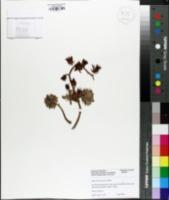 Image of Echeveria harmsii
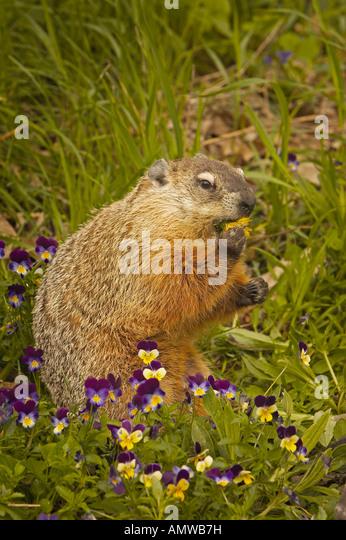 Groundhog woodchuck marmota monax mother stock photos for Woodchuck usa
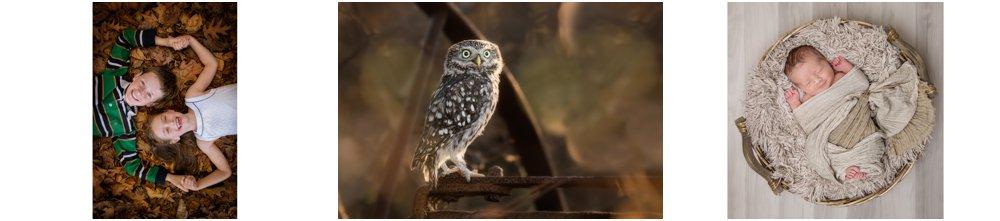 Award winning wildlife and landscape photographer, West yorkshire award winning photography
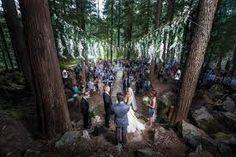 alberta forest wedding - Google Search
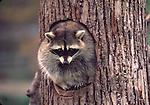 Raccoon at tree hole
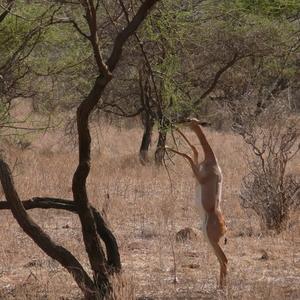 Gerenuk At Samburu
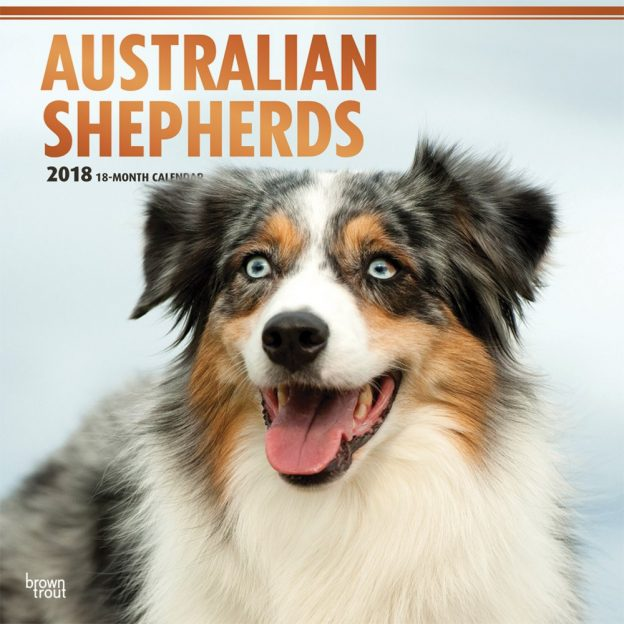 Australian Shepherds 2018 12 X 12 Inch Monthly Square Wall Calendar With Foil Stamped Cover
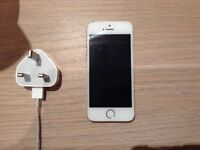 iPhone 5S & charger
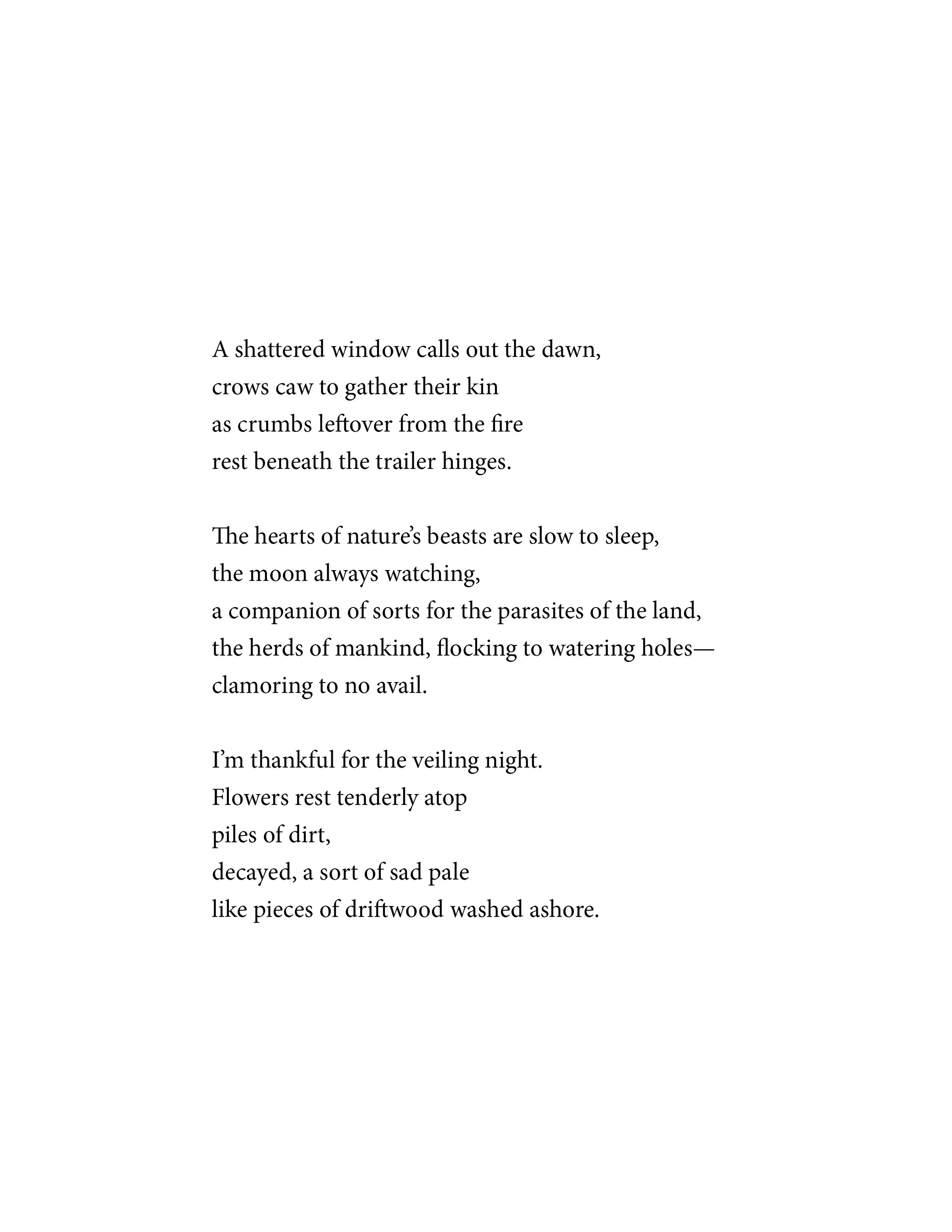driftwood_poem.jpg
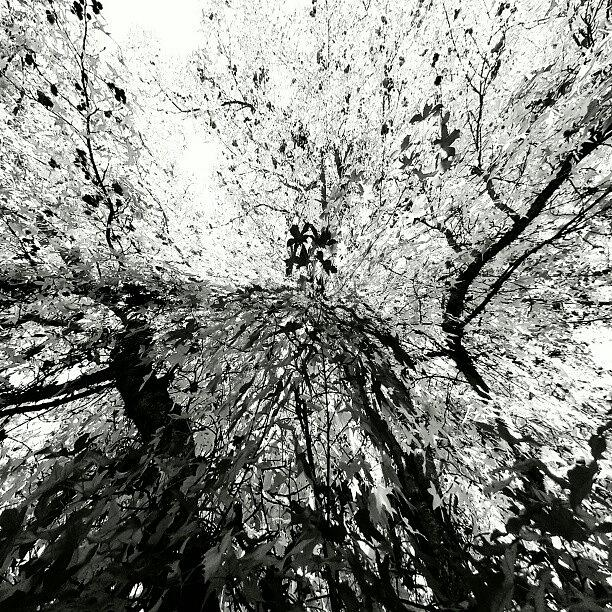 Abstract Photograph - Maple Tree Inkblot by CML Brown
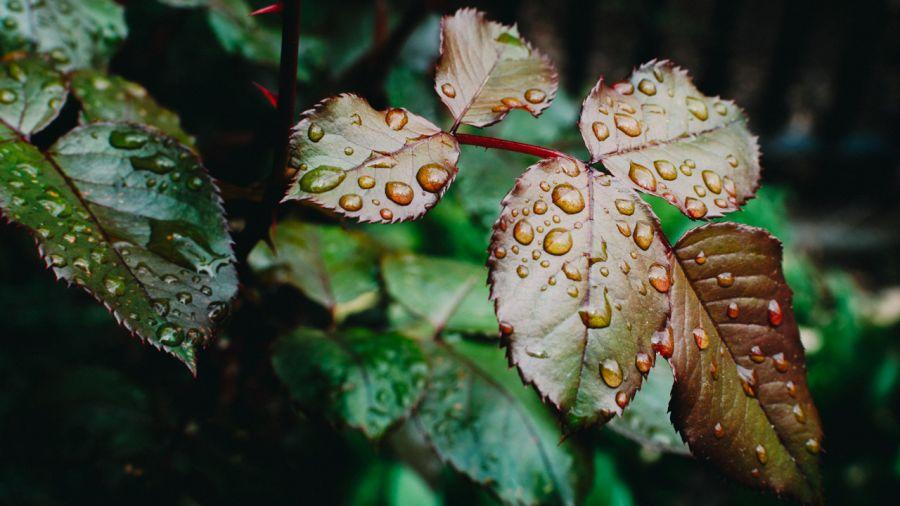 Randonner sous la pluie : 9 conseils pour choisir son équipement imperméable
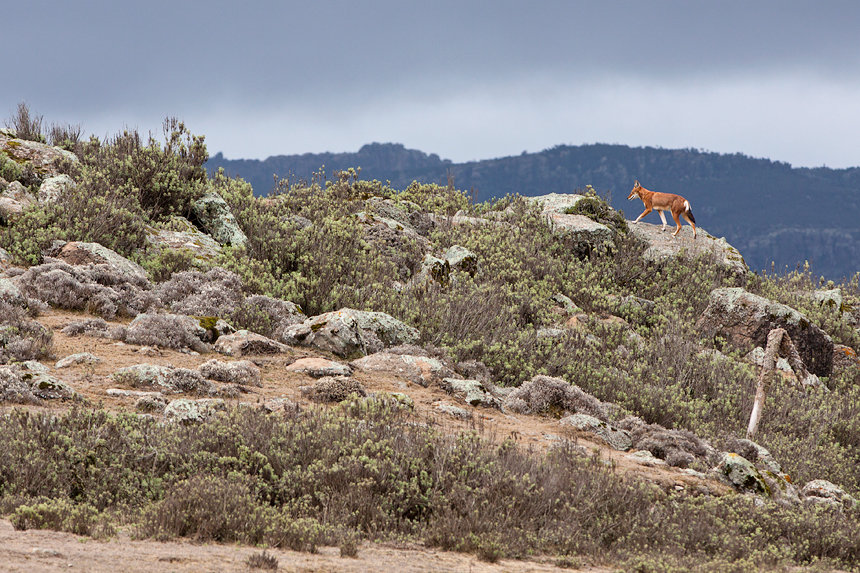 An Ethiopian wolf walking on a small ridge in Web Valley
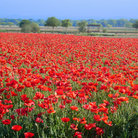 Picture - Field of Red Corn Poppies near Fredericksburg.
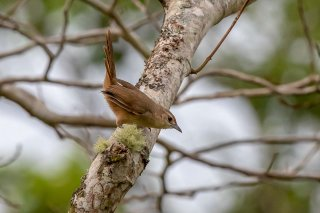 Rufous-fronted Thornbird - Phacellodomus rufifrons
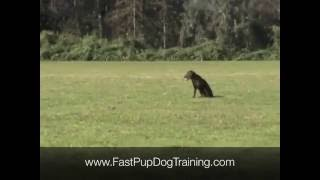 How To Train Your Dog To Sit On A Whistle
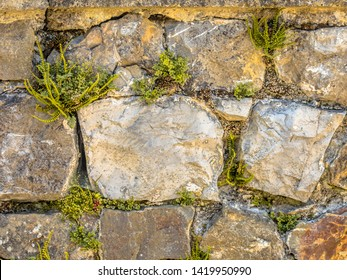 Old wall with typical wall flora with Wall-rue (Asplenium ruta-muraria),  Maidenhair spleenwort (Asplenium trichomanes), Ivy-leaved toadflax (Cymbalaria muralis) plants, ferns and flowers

## PROBLEM DESCRIPTION
Images are not part of the copy. Everything else in the records must be reproduced exactly.

## WRITTEN RESPONSE
 Image of Echeveria harmsii
 Groundhog woodchuck marmota monax mother stock photos for Woodchuck usa
 Award winning wildlife and landscape photographer, West yorkshire award winning photography
 alberta forest wedding - Google Search
 Raccoon at tree hole
 Gerenuk At Samburu
 Australian Shepherds 2018 12 X 12 Inch Monthly Square Wall Calendar With Foil Stamped Cover
 iPhone 5S & charger
driftwood_poem.jpg
 Abstract Photograph - Maple Tree Inkblot by CML Brown
 Randonner sous la pluie : 9 conseils pour choisir son équipement imperméable
 An Ethiopian wolf walking on a small ridge in Web Valley
 Picture - Field of Red Corn Poppies near Fredericksburg.
 Rufous-fronted Thornbird - Phacellodomus rufifrons
 How To Train Your Dog To Sit On A Whistle
 Old wall with typical wall flora with Wall-rue (Asplenium ruta-muraria),  Maidenhair spleenwort (Asplenium trichomanes), Ivy-leaved toadflax (Cymbalaria muralis) plants, ferns and flowers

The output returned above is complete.